O QUE FAZER -
Por favor, reproduza na íntegra o trecho sobre a espera nos consultórios médicos, sem alterar nada.

TRECHO FORNECIDO -
_____

Aconteceu neste último mês de setembro, em Salvador. Tinha
marcado consulta para as 8:20 com um médico anestesista. E não é que abri a
porta do consultório às 8:20, “hora de relógio” ?!
Não me controlei. Comovido, agradeci,
confessando que era a primeira vez, em 40 anos, que um médico não me deixava
esperar pelo menos uma boa meia-hora. Sorridente, ele revelou a informação de
uma paciente: no Canadá também o horário agendado é escrupulosamente respeitado.
Em Portugal, na França, Inglaterra, Alemanha, Bélgica etc., raramente um paciente
espera mais de cinco minutos. Em contrapartida, quem chegou atrasado terá que
remarcar a consulta.
Perdi semanas de minha vida nas salas de espera de
hospitais hostis e clínicas cínicas.
Esperando a cardiologista, li Autoimperialismo de Benjamin Moser por
inteiro (125 páginas). Me atendeu com o celular colado ao ouvido. Na segunda
consulta, consegui ler 98 páginas de The
orientalist de Tom Reiss: ela chegou atrasada 40 minutos... e com o celular
grudado no cabelo.
Em 2013, o negócio sendo mais complicado, dois urologistas
me permitiram ler os dois livros de Juan Rulfo e Estas estórias de Guimarães Rosa (231 difíceis páginas). Urologista
nunca diz bom dia e só olha seu lado coroa. O lado cara, sua cara, nunca.

_____

Entradas do conjunto de dados:
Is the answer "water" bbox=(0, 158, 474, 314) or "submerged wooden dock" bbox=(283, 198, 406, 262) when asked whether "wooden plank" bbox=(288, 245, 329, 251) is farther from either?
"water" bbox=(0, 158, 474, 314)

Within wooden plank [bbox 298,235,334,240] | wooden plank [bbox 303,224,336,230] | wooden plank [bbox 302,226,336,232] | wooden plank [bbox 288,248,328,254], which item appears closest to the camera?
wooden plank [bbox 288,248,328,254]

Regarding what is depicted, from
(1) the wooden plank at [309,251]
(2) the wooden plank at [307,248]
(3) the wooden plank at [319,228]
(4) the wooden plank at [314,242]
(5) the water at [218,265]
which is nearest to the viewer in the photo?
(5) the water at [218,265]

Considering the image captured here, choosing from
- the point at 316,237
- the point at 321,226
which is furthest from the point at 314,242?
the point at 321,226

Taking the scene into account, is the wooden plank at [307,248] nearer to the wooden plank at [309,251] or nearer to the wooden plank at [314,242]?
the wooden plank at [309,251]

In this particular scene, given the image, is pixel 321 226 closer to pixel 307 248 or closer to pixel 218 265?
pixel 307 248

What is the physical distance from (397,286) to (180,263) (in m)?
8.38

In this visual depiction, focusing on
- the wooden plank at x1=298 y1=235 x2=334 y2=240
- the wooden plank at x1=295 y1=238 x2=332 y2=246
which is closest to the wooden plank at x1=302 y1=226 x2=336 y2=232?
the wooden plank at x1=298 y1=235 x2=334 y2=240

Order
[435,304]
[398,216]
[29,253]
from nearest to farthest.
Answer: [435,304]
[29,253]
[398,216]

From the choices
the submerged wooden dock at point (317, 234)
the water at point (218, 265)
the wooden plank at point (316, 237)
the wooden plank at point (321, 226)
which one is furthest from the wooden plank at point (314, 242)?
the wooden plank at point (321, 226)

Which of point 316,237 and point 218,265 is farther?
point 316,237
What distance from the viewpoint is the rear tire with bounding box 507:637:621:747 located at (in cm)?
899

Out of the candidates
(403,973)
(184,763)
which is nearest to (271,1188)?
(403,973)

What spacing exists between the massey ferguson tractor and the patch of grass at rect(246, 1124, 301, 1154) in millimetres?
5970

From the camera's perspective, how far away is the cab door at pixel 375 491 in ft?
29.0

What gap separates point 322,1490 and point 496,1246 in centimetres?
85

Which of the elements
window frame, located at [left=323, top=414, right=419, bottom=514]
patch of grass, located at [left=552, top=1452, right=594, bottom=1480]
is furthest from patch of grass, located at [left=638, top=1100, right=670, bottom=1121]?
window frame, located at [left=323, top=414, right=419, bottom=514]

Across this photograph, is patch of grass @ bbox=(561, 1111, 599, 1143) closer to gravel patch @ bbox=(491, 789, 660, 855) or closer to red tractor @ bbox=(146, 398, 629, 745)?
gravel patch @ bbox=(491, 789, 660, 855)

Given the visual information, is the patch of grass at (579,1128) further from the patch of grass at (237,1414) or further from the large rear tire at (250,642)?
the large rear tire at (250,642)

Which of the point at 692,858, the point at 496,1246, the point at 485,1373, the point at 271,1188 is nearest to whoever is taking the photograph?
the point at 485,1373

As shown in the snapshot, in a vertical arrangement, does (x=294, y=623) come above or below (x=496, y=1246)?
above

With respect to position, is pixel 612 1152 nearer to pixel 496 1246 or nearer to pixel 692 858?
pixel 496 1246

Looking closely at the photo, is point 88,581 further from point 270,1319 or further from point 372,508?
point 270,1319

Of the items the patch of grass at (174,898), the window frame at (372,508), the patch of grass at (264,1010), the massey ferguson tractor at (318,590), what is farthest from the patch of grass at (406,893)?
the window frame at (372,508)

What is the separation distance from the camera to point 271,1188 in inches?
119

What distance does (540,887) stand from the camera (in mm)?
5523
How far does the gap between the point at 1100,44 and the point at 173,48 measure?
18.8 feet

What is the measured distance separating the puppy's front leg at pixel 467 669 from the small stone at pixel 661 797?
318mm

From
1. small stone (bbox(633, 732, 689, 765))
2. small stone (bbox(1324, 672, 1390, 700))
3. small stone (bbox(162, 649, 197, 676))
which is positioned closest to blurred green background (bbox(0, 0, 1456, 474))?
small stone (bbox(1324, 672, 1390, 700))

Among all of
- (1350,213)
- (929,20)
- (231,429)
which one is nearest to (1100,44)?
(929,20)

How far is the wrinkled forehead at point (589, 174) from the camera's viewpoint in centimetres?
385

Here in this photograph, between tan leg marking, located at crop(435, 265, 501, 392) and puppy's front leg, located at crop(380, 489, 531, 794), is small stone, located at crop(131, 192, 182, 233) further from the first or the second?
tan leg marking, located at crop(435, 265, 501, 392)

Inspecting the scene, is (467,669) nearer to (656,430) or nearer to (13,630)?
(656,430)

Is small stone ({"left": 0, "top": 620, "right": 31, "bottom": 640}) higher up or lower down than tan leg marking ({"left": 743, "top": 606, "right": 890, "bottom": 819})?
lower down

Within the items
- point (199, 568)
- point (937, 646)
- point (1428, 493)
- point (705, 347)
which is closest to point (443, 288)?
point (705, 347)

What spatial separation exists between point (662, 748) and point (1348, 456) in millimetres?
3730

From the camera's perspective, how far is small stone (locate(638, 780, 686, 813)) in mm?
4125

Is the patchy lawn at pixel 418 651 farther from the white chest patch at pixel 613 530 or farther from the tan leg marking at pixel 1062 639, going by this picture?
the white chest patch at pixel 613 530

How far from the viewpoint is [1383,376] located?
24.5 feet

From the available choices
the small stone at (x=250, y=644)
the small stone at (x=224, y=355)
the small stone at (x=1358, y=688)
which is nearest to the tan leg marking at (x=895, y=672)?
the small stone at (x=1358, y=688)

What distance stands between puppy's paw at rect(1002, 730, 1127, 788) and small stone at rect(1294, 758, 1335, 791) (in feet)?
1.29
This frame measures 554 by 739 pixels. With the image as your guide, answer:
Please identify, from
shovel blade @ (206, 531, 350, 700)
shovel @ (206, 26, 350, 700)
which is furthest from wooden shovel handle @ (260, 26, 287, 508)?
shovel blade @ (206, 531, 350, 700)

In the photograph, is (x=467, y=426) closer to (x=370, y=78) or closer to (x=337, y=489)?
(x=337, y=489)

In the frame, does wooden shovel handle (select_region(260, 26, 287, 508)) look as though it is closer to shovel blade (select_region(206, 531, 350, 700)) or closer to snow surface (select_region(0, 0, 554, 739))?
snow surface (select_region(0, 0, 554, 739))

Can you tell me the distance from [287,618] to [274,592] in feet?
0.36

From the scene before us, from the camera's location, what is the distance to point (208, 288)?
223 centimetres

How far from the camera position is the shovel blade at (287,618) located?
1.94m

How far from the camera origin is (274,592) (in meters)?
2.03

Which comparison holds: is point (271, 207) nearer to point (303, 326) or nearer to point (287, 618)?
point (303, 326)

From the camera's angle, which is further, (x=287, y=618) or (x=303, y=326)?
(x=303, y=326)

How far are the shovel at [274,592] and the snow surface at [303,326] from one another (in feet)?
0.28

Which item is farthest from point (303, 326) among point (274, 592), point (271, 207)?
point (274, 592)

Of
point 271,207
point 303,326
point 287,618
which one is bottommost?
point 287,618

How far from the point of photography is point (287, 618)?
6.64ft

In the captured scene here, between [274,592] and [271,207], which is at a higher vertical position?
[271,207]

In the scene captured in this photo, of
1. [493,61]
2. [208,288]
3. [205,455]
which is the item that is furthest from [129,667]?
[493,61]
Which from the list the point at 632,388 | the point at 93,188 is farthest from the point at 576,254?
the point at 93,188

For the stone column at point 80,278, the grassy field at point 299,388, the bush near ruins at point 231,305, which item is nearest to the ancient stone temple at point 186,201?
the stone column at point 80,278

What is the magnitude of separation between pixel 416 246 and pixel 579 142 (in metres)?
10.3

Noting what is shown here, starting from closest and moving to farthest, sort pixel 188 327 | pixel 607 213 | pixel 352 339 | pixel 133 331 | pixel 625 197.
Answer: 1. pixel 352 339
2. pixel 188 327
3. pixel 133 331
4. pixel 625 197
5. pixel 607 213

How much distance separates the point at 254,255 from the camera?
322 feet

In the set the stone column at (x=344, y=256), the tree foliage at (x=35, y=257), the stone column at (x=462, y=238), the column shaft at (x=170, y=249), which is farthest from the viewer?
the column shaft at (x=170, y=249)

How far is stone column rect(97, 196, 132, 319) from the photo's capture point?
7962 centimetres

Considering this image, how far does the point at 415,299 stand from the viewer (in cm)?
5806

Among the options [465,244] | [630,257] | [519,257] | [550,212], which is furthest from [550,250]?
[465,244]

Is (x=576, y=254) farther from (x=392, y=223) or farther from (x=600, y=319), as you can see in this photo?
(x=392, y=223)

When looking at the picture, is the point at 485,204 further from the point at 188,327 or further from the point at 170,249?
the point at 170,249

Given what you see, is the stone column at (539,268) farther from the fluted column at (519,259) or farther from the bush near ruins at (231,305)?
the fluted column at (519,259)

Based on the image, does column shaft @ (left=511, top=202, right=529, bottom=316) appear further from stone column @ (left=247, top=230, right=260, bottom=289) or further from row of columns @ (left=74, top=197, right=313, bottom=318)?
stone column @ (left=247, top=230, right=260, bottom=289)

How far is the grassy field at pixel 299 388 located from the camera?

_____

RESULTADO DO EXERCÍCIO -
Aconteceu neste último mês de setembro, em Salvador. Tinha
marcado consulta para as 8:20 com um médico anestesista. E não é que abri a
porta do consultório às 8:20, “hora de relógio” ?!
Não me controlei. Comovido, agradeci,
confessando que era a primeira vez, em 40 anos, que um médico não me deixava
esperar pelo menos uma boa meia-hora. Sorridente, ele revelou a informação de
uma paciente: no Canadá também o horário agendado é escrupulosamente respeitado.
Em Portugal, na França, Inglaterra, Alemanha, Bélgica etc., raramente um paciente
espera mais de cinco minutos. Em contrapartida, quem chegou atrasado terá que
remarcar a consulta.
Perdi semanas de minha vida nas salas de espera de
hospitais hostis e clínicas cínicas.
Esperando a cardiologista, li Autoimperialismo de Benjamin Moser por
inteiro (125 páginas). Me atendeu com o celular colado ao ouvido. Na segunda
consulta, consegui ler 98 páginas de The
orientalist de Tom Reiss: ela chegou atrasada 40 minutos... e com o celular
grudado no cabelo.
Em 2013, o negócio sendo mais complicado, dois urologistas
me permitiram ler os dois livros de Juan Rulfo e Estas estórias de Guimarães Rosa (231 difíceis páginas). Urologista
nunca diz bom dia e só olha seu lado coroa. O lado cara, sua cara, nunca.